In a sense, my friend gave up her whole life here to travel to a new place and begin again.  But now she visited over a year later, and she has actually lost nothing.  She came back to friends, family and even pets and could easily have stepped back into her old life as if she’d never left.  However, many people (including myself) noticed she was different.  She has evolved, and further,  instead of sinking into routine, she felt far away from home among us.  It sounds bad, but in essence it means she has embraced her new self and her new life.  It means she has grown.  Some people embark on journeys or make resolutions to change, but many (probably the majority) end up sinking back to what is comfortable.  This involves locations, relationships and professions.  Comfort is easy, and that’s not always a bad thing, but if we rely on comfort too long and do not push our boundaries, we become stagnant and that gives rise to many major issues from boredom to depression.  In order to be fulfilled, we have to feel as if we are growing and/or working toward something.

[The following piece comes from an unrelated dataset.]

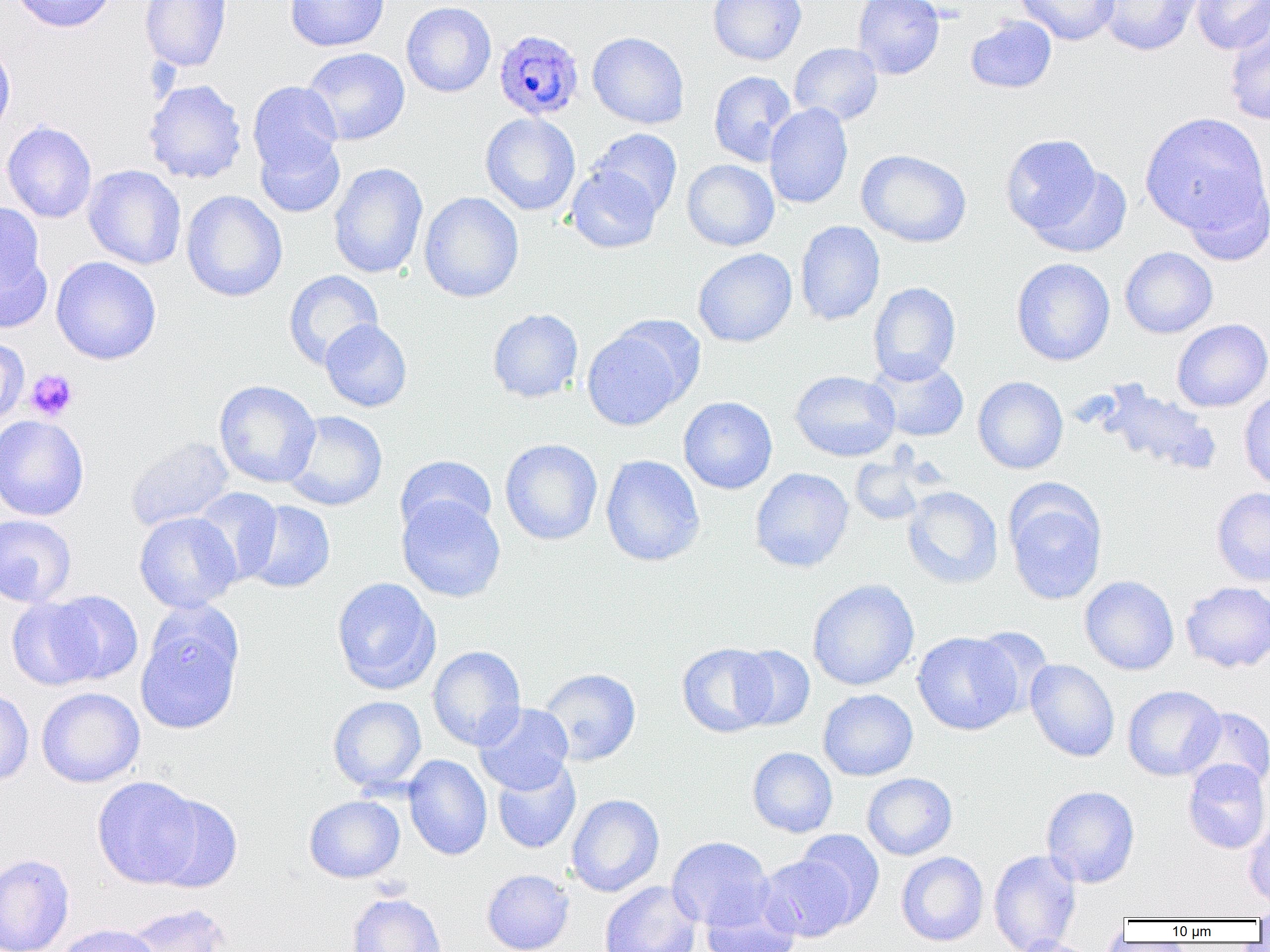
Summary:
  - Coordinate format: approximate bounding boxes as (x1, y1, x2, y2) in pixels
  - Platelet locations: (25, 369, 78, 422)
  - Uninfected red blood cell locations: (9, 0, 117, 33), (140, 0, 232, 71), (284, 0, 390, 52), (707, 0, 807, 65), (852, 0, 945, 79), (1016, 0, 1121, 45), (1097, 0, 1204, 56), (1191, 0, 1269, 55), (401, 1, 497, 97), (966, 15, 1057, 94), (1223, 16, 1270, 126), (587, 32, 689, 129), (0, 37, 15, 142), (788, 42, 883, 126), (302, 47, 410, 145), (708, 70, 798, 166), (143, 79, 248, 184), (248, 81, 343, 175), (764, 103, 853, 209), (480, 112, 581, 216), (1140, 113, 1268, 235), (2, 121, 97, 223), (589, 128, 683, 217), (254, 133, 346, 218), (999, 134, 1107, 239), (856, 149, 972, 248), (682, 159, 779, 251), (328, 162, 428, 279), (1027, 163, 1133, 257), (83, 164, 186, 270), (566, 165, 662, 253), (1180, 170, 1269, 265), (181, 190, 287, 302), (419, 191, 524, 302), (0, 202, 51, 325), (795, 220, 885, 326), (1120, 247, 1218, 338), (693, 248, 797, 347), (1012, 254, 1217, 348), (50, 256, 162, 365), (1011, 257, 1115, 366), (283, 270, 383, 370), (868, 281, 961, 384), (487, 308, 584, 402), (320, 319, 412, 412), (1172, 319, 1270, 412), (581, 323, 696, 431), (0, 337, 29, 427), (867, 357, 969, 442), (789, 370, 900, 462), (972, 376, 1068, 474), (214, 380, 320, 488), (1091, 380, 1222, 477), (1239, 389, 1270, 492), (678, 396, 777, 494), (283, 410, 388, 511), (0, 415, 89, 521), (125, 436, 234, 532), (500, 438, 603, 545), (600, 454, 705, 566), (850, 454, 930, 526), (395, 455, 497, 539), (749, 467, 854, 572), (1005, 484, 1107, 605), (903, 486, 1003, 589), (191, 487, 283, 585), (1211, 487, 1270, 587), (397, 495, 506, 602), (242, 500, 335, 593), (134, 511, 241, 614), (0, 514, 77, 607), (1079, 575, 1179, 675), (331, 577, 440, 695), (808, 579, 919, 691), (1180, 581, 1270, 672), (45, 590, 143, 685), (7, 596, 103, 691), (136, 612, 242, 735), (969, 626, 1051, 717), (912, 631, 1022, 735), (677, 642, 777, 738), (988, 644, 1098, 737), (428, 645, 526, 750), (733, 645, 816, 730), (1024, 659, 1120, 762), (537, 667, 641, 766), (1122, 685, 1225, 781), (0, 687, 34, 787), (36, 687, 145, 788), (818, 689, 918, 781), (327, 695, 427, 793), (473, 703, 574, 794), (1184, 707, 1270, 792), (747, 747, 837, 838), (403, 754, 492, 861), (492, 758, 581, 854), (1182, 759, 1270, 854), (861, 772, 958, 860), (91, 776, 205, 888), (1041, 785, 1140, 888), (149, 793, 243, 894), (566, 794, 664, 897), (304, 795, 405, 883), (1244, 821, 1270, 908), (794, 830, 885, 927), (667, 836, 774, 930), (988, 849, 1082, 952), (896, 851, 989, 946), (0, 854, 75, 952), (758, 855, 856, 942), (482, 868, 574, 952), (599, 880, 701, 952), (347, 892, 446, 952), (700, 895, 800, 952), (1252, 901, 1270, 927), (122, 903, 232, 952), (52, 923, 162, 952), (1010, 936, 1100, 952)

It's hard not to feel like you belong in moments like these.

It’s hard not to feel like you belong in moments like these.

That’s why finding where you belong can be so difficult; often it’s not a specific place, it’s a situation… it’s a state of mind.  You belong where you can learn, and grow and be made to feel valued for your contributions.  In a comfortable situation, you are taken for granted as much as you take things for granted, but continuing to develop yourself and your situations prevents this on both sides.  That’s not to say that everyone has to uproot and move thousands of miles to find where they belong, sometimes it’s simply a new living or work situation.  But the point is, as hard as it is to to tell when you are there, If you’re honest with yourself, it’s easy to tell when you’re not there.  You feel it when you don’t belong in a situation.  Listen to that, and have the courage to make the change.  I’ve been guilty of clinging to things I was afraid to lose and delaying change in the past, but it turns out that when you embrace change and grow with it, you don’t lose nearly as much as you think.  Especially those who you are important to will make the effort to follow you on some level and reunite with you when possible.  If others fall to the wayside, they have other priorities and probably would have eventually anyway.

That’s the thing about change, be it a new year, a new place, a new relationship or a new profession:  It’s going to happen whether you like it or not.  So, embrace it, direct it and make the most of it with a great attitude. Grow, Change, Love and find where you belong.